A new study has revealed that many large law firms in Australia are not providing social media training for staff.  A Thomson Reuters study of more than 100 senior legal practitioners across Australian firms during October found that a lack of clear strategy in the use of social media could cause a raft of problems in the future for those firms.

According to the study 75 percent of those questioned used social media in a professional capacity, but just 39 percent of firms offered any kind of formal training for using social networks, and 24 percent didn’t have any central social media strategy in place. A further 65 percent admitted that there were people in their firm actively using social media who didn’t fully understand how the platforms worked.
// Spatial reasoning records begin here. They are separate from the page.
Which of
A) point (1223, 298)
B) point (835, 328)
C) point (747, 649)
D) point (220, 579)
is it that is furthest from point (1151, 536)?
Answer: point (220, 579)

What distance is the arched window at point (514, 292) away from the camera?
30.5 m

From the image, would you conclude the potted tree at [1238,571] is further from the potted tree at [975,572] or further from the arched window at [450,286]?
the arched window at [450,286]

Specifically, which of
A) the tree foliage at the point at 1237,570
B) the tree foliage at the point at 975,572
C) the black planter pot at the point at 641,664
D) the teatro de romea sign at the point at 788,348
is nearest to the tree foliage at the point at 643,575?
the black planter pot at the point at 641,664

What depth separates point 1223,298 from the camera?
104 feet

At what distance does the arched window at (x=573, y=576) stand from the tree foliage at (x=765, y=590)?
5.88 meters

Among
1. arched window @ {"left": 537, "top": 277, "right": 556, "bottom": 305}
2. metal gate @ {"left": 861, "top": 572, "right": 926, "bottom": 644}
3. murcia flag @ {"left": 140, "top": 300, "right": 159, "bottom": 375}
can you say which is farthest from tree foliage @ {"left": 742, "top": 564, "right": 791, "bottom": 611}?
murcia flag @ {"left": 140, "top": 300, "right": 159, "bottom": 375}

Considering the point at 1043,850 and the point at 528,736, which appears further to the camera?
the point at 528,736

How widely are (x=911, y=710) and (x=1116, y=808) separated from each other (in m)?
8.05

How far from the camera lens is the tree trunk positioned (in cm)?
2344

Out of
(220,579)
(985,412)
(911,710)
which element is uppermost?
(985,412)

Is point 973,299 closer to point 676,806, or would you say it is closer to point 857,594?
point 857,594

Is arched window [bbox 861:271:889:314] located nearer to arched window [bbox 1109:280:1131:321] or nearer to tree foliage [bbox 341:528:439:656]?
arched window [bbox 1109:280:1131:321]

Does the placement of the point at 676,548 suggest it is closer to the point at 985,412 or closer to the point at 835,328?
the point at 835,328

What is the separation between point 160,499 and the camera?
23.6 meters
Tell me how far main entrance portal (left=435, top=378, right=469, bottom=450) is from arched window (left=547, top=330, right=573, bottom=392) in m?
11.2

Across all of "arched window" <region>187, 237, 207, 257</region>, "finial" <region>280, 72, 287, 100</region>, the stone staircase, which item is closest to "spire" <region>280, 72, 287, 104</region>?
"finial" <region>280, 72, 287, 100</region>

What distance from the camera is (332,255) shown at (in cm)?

In fact, 13 percent of respondents said they had frequently seen colleagues, peers or contacts sending Twitter Tweets that they deemed “unprofessional”, while 33 percent of respondents said they saw this behaviour occasionally. The survey also revealed a raft of fears towards social media. Almost  75 percent of legal practitioners said they were afraid of saying the wrong thing, 52 percent said they were concerned they’d make the firm sound unprofessional while 36 percent said their fear was exposing confidential or sensitive company information.

Of those who didn’t actively use social media professionally, 41 percent claimed it was because they were risk-averse, 30 percent said they didn’t have time and 27 percent said they didn’t have the technical nous.

Those that did  engage in social media predominantly used it for networking (63 percent), positioning the firm as forward-thinking (48 percent), generating leads and business development (40 percent ). “Social media is not going away anytime soon, and as our research shows, a huge proportion of law firms are now waking up to the very real benefits it presents,” said commercial director at Thomson Reuters, Carl Olson. “However, what’s most concerning is the fact that staff training and development, not to mention marketing strategy, has not caught up yet. This means firms are exposing themselves to unnecessary risks.”

Thomson Reuters is the publisher of this website.